What to work on:
Extend the passage below on treating obstructive sleep apnea, not the records, by writing what comes after its final sentence.

Page extract:
"""
BlueSleep patients often ask, “Can Obstructive Sleep Apnea be cured?” We like to say that sleep apnea can be effectively treated with a custom oral appliance or CPAP.
Custom oral devices open the airway (the deep part of the throat where air enters the lungs) by moving the jaw forward. They’ve proven to be effective in a number of clinical studies. CPAP is also a good option in severe cases, yet many patients find the equipment cumbersome and un-sexy.
Patients can also lose weight to reduce airway narrowing. There’s a strong correlation between BMI and obstructive sleep apnea. Yet, paradoxically, it’s hard to lose weight when you have untreated sleep apnea.
In the rare cases when neither oral appliances or CPAP are effective, some patients choose surgical options by removing soft tissues, opening the airway, or implanting a device that stimulates a nerve controlling the tongue. We don’t recommend surgery if you haven't first tried any of the other “non-invasive” treatments.
Here’s some topline clinical research:
Oral appliances may be highly effective in treating a type of sleep apnea
Oral appliance therapy was remarkably effective in some quite overweight patients with very severe OSA.
Clinical Evidence in the Treatment of Obstructive Sleep Apnea with Oral Appliances: A Systematic Review
A common finding was the positive responsiveness of oral appliance treatment in subjects affected by mild-to-moderate OSA with some evidence for cases of severe OSA.
"""
Information supplied:
"""
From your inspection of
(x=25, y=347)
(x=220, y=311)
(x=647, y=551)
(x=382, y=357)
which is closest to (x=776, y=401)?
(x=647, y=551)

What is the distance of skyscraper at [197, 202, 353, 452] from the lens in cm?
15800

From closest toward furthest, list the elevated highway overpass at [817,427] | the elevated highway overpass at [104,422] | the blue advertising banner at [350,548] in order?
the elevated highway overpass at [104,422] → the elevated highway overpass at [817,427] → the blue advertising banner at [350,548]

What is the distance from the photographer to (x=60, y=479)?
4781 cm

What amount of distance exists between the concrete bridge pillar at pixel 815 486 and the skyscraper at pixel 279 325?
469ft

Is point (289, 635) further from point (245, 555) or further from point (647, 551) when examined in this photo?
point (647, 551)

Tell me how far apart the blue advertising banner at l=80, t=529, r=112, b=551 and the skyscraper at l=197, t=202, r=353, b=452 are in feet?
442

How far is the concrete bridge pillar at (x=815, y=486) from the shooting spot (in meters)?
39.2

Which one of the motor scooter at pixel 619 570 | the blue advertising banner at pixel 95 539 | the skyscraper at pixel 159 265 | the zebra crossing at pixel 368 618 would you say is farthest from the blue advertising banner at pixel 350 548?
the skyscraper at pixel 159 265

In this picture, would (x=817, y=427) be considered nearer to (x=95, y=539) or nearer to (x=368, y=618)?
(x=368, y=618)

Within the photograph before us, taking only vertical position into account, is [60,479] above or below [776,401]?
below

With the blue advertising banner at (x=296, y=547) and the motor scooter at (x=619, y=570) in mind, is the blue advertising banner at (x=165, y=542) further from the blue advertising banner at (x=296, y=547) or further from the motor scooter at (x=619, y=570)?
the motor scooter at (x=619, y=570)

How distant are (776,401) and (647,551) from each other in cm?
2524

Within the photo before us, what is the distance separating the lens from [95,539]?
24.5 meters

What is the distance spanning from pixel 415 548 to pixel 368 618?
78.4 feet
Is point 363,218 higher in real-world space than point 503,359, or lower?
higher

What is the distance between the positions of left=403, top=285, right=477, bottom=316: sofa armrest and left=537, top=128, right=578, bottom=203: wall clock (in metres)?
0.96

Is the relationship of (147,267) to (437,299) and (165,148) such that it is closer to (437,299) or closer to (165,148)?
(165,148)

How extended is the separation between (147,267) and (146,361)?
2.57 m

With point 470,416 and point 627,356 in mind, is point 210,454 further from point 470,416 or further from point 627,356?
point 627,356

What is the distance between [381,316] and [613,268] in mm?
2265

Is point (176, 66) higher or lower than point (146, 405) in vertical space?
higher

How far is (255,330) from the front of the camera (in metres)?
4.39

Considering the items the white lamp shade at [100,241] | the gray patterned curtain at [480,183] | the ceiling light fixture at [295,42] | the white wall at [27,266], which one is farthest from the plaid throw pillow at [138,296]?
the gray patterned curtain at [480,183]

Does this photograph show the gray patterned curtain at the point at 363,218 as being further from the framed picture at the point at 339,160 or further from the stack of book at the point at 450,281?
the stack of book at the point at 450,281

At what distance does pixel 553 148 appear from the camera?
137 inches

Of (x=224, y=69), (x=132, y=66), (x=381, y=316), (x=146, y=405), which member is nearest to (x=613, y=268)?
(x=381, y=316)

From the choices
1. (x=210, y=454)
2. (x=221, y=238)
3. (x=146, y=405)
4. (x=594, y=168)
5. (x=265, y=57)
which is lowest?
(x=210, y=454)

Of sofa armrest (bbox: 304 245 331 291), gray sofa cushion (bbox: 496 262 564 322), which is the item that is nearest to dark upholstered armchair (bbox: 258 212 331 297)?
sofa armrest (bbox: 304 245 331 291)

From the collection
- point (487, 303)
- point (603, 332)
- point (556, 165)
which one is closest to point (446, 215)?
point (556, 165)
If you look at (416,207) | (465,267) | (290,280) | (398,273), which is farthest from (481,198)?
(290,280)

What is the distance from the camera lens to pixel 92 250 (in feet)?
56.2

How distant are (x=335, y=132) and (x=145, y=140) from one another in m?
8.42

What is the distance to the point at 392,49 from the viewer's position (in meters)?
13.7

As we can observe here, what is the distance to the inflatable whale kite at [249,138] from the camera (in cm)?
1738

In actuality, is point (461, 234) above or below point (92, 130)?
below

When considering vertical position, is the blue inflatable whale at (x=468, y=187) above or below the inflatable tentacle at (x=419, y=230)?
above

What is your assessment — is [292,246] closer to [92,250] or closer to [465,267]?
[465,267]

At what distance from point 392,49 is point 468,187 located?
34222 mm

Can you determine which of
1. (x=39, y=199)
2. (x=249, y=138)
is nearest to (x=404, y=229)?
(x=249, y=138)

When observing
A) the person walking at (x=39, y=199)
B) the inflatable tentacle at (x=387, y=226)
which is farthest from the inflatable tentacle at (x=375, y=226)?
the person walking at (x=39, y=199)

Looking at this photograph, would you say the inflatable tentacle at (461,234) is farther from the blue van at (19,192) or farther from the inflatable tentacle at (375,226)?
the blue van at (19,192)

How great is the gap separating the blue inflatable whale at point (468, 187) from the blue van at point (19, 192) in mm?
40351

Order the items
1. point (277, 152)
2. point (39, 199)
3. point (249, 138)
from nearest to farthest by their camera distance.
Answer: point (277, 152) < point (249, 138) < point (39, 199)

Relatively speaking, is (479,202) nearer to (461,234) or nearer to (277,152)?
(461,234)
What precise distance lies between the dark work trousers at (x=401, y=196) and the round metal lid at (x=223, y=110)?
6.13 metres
"""
Task output:
Efficacy and Effectiveness of the ProSomnus® [IA] Sleep Device for the Treatment of Obstructive Sleep Apnea: EFFECTS Study
MAD was found to be an effective first-line treatment for patients with mild, moderate, and severe sleep apnea with excellent compliance rates, similar to or better than CPAP, and an equal or better MDA of 56.7% compared to literature values of 50% for CPAP.
Oral Appliance Therapy in Obstructive Sleep Apnea
The hypothesis for this study was that both MAD therapy and CPAP therapy have similar, better treatment effects than placebo therapy in OSA. The study was performed according to the CONSORT (consolidated standards of reporting trials) statement (Altman et al., 2001), employing a parallel-group, randomized, placebo-controlled trial design.